Jeudi 9 janvier 2020 ((rezonodwes.com))– La politique d’expulsion des Haitiens de la République Dominicaine est pratiquement inutile, a affirmé le chef de la mission de l’OIM (Office International de la Migration), Giuseppe Loprete.

La grande majorité des déportés n’hésitent pas à revenir en territoire dominicain, traversant le même jour la frontière, en utilisant un autre point ou, des fois, le même passage, a confié Loprete à l’agence de presse espagnole, EFE.

Révélant l’existence d’une centaine de passages irréguliers sur la frontière haitiano-dominicaine et constatant que beaucoup d’argent est dépensé par les autorités dominicaines pour organiser des déportations « inutiles », Giuseppe Loprete suggère que, pour trouver une solution à long terme à ce problème, la mobilité de la main-d’œuvre devrait être encouragée.
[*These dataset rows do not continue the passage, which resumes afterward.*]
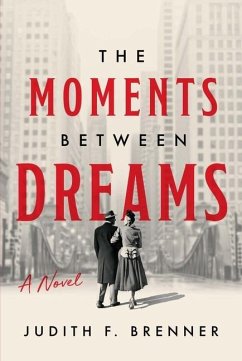 The Moments Between Dreams - Brenner, Judith F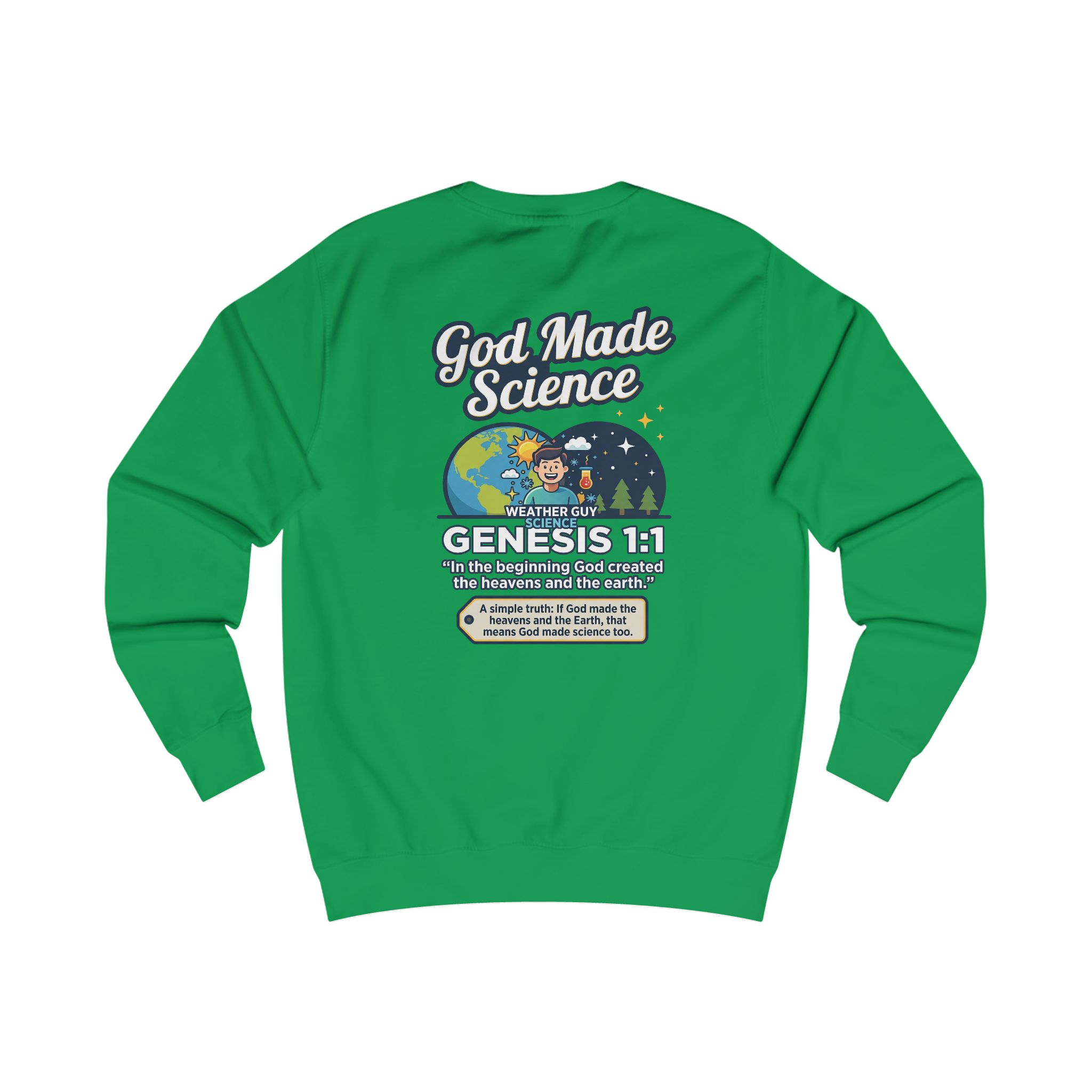 Weather Guy Science Sweatshirt — "God Made Science" Back Design - Image 6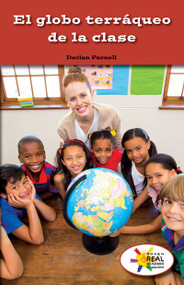 El globo terráqueo de la clase (The Globe in Our Classroom) by Declan Parnell, 9781725360389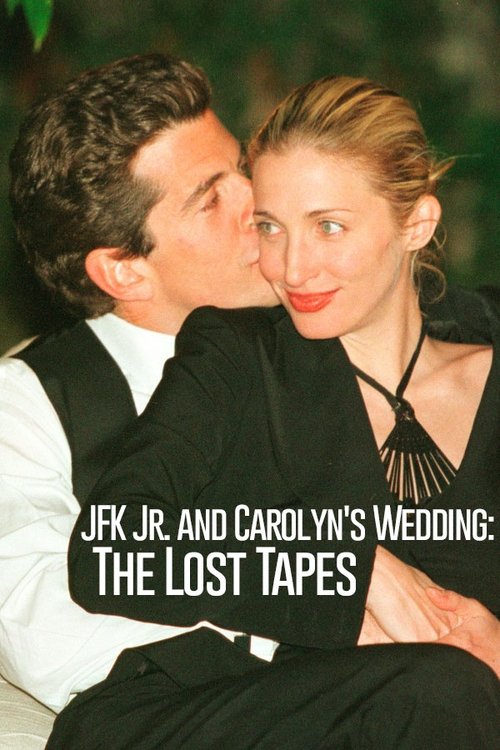 JFK Jr. and Carolyn's Wedding: The Lost Tapes (2019) poster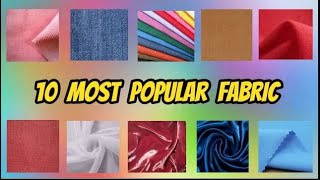 10 Most Popular Fabrics and Their Properties and Uses [upl. by Kjersti]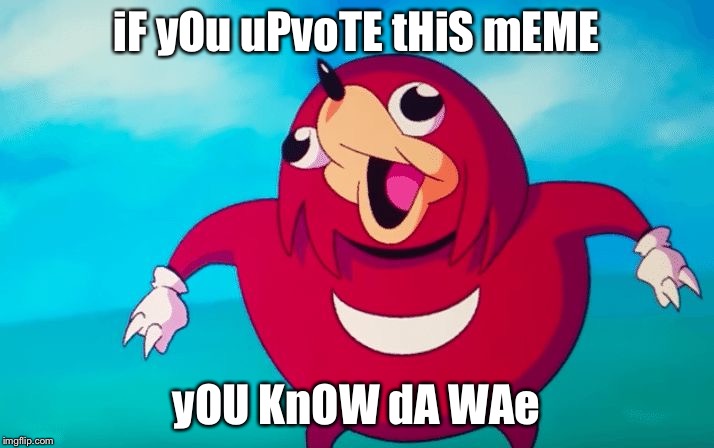 Ugandan Knuckles | iF yOu uPvoTE tHiS mEME; yOU KnOW dA WAe | image tagged in ugandan knuckles | made w/ Imgflip meme maker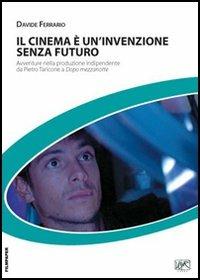 Il cinema è un'invenzione senza futuro. Avventure nella produzione indipendente da Pietro Taricone a Dopo mezzanotte - Davide Ferrario - copertina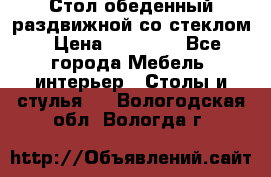 Стол обеденный раздвижной со стеклом › Цена ­ 20 000 - Все города Мебель, интерьер » Столы и стулья   . Вологодская обл.,Вологда г.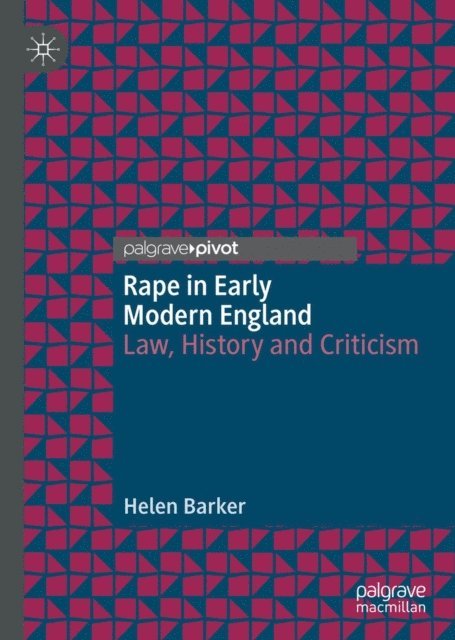 Helen Barker - Rape in Early Modern England, E-bok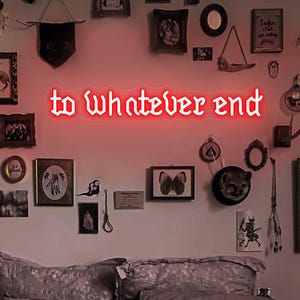 To Whatever End Neon Sign| Reading Room Goth Sign| Old English Bookshelf Decor Bookish Gifts| throne of glass Inspired Gifts for Book Lover
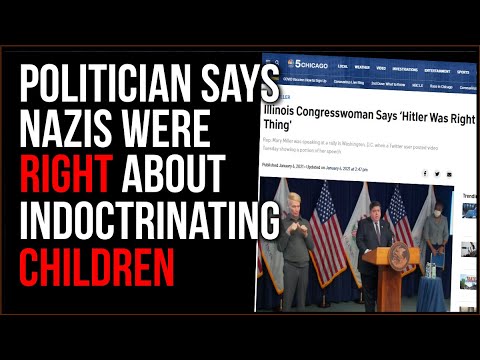 Illinois Congresswoman Praises NAZIS For Indoctrination Of Children, Leftists Panic At Being EXPOSED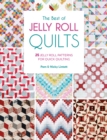 Image for The best of jelly roll quilts  : 25 jelly roll patterns for quick quilting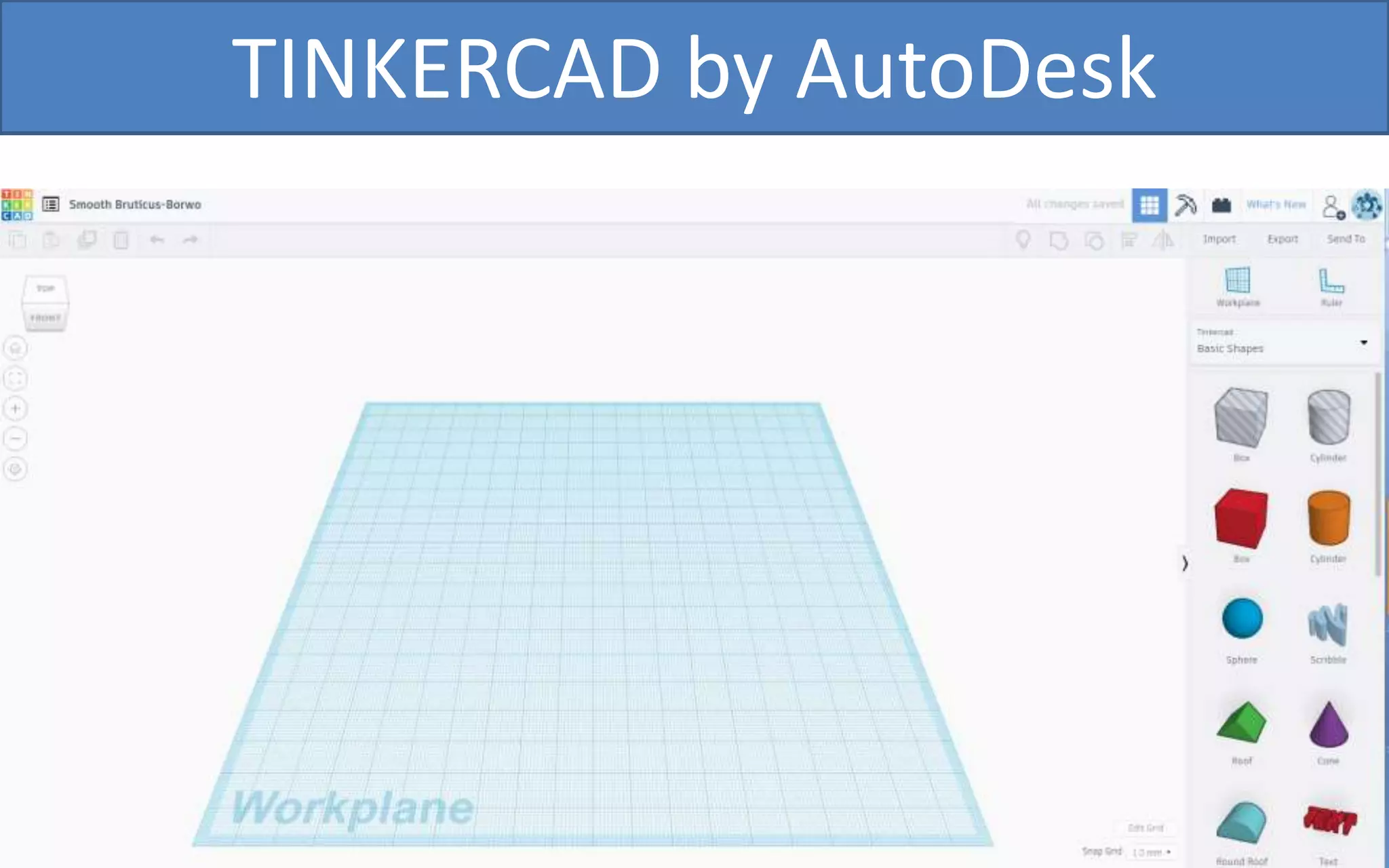 TINKERCAD by AutoDesk
 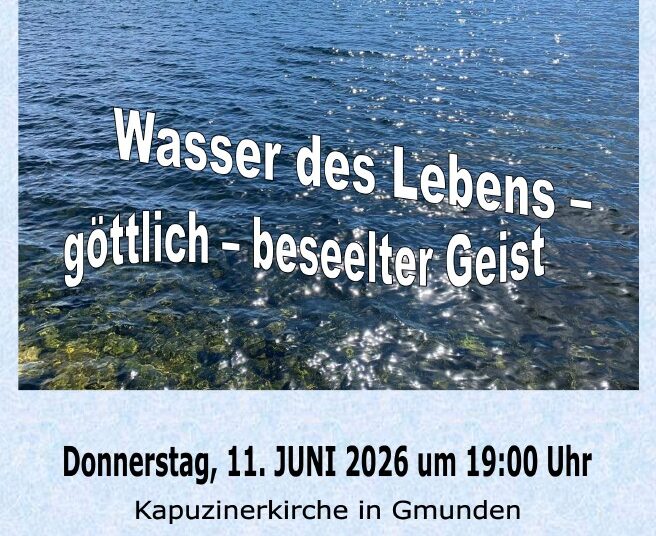„Wasser des Lebens“ in der Kapuzinerkirche Gmunden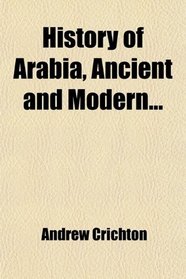 History of Arabia, Ancient and Modern...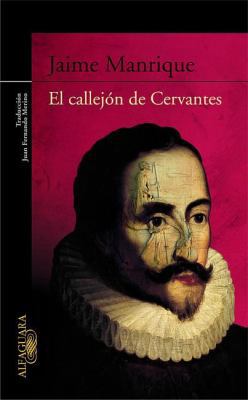 El Callejon de Cervantes [Spanish] 9587583175 Book Cover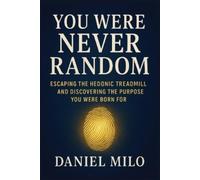 Daniel Milo You Were Never Random (Tascabile) Purpose & Potential
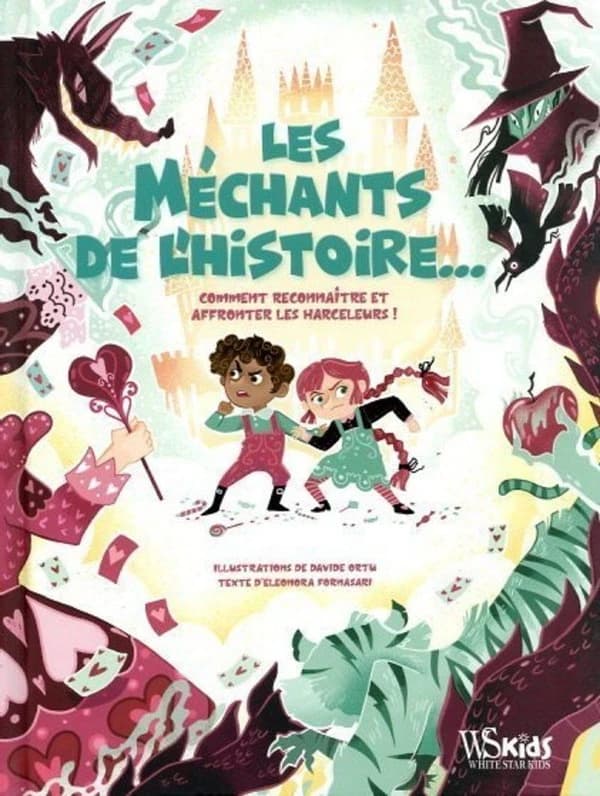 Les méchants de l'histoire : comment les reconnaitre et s'en défendre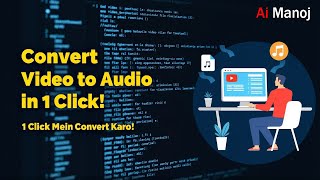 1 Click me Video ko Audio me Convert karo | FFmpeg ka Magic Tool 🔥 Ai Manoj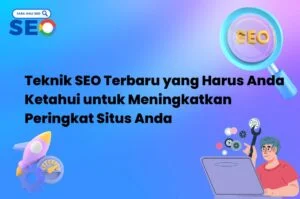 teknik seo terbaru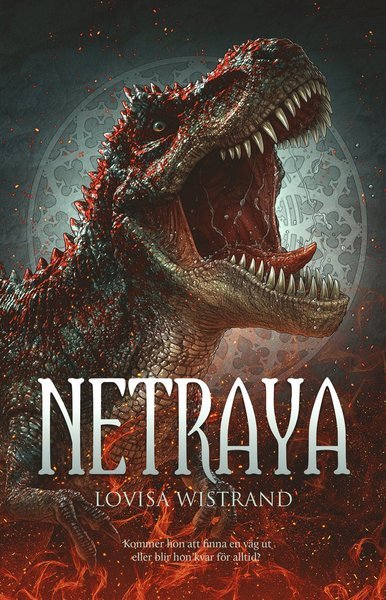 Cover for Lovisa Wistrand · Netraya (Buch) (2020)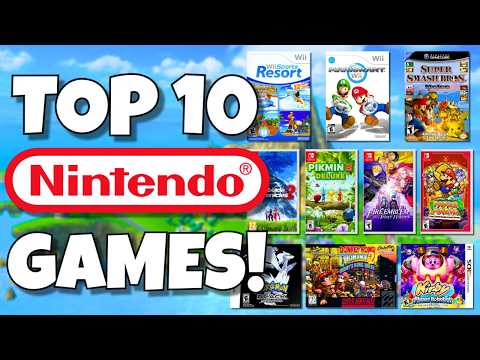 The Top 10 Best Nintendo Games of ALL TIME!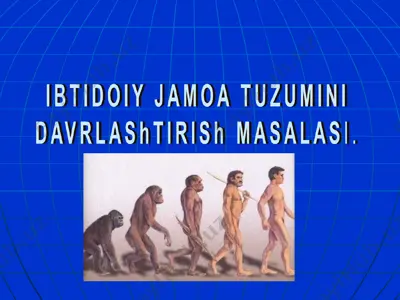 ibtidoiy jamiyat tarixini davrlashtirish — PPT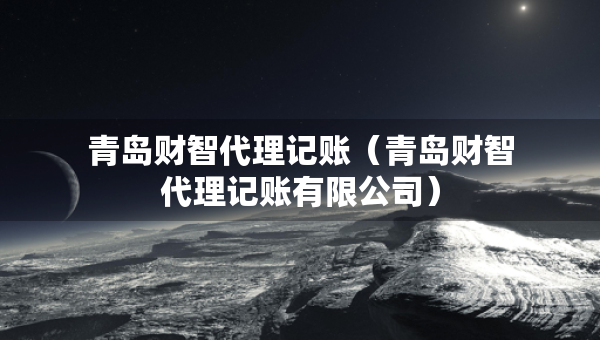 青岛财智代理记账（青岛财智代理记账有限公司）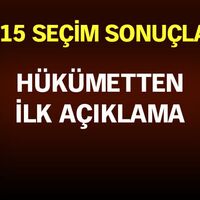 Hükümet'ten ilk açıklama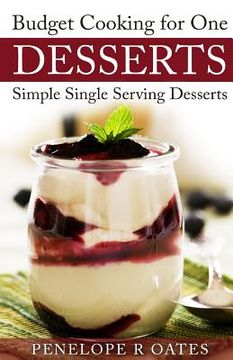 portada Budget Cooking for One Desserts: Simple Single Serving Desserts (en Inglés)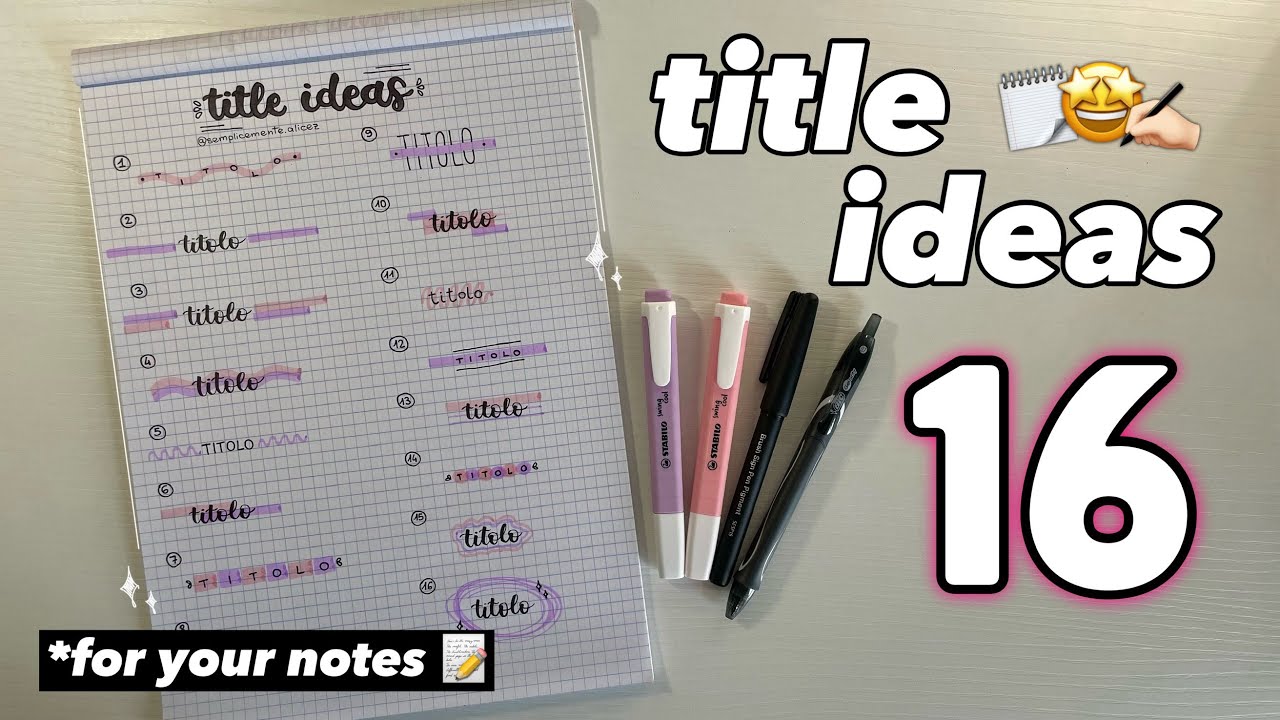 16 idee di TITOLI per avere APPUNTI PERFETTI 📝🪩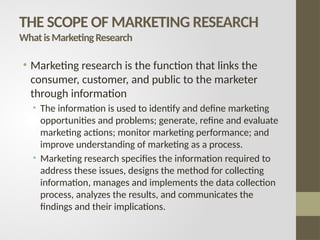 • Marketing research is the function that links the
consumer, customer, and public to the marketer
through information
• The information is used to identify and define marketing
opportunities and problems; generate, refine and evaluate
marketing actions; monitor marketing performance; and
improve understanding of marketing as a process.
• Marketing research specifies the information required to
address these issues, designs the method for collecting
information, manages and implements the data collection
process, analyzes the results, and communicates the
findings and their implications.
THE SCOPE OF MARKETING RESEARCH
WhatisMarketingResearch
 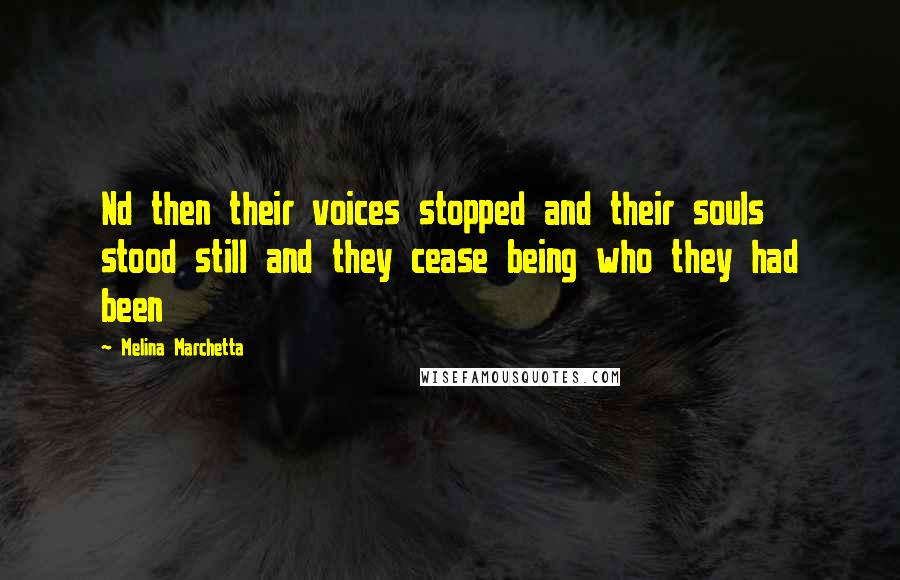 Melina Marchetta Quotes: Nd then their voices stopped and their souls stood still and they cease being who they had been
Cette solution, selon lui, devrait être mise en oeuvre dans toute la région caribéenne, car l’émigration haïtienne s’accroît alors que les Haïtiens n’ont pas la possibilité de se déplacer légalement.

Loprete a souligné que l’année dernière, il y avait eu « une augmentation » de l’émigration des Haïtiens vers la République dominicaine, ainsi que vers d’autres pays, comme les États-Unis, le Canada, le Chili, le Brésil, les Bahamas ou les îles Turques et Caïques.

«C’est la source du problème. Il y a beaucoup de migrants qui, une fois arrivés, ne peuvent pas régulariser leur situation et sont obligés de rester sur le marché noir ou l’économie grise. »

Loprete a déclaré que lorsqu’une catastrophe naturelle se produit, comme l’ouragan Dorian aux Bahamas, ou une crise politique, « il y a des milliers de personnes non régularisées » qui sont exposées à être rapatriées.

Ces gens risques de se retrouver dans leur pays dans « une situation plus désespérée » qu’avant leur départ », a-t-il prévenu.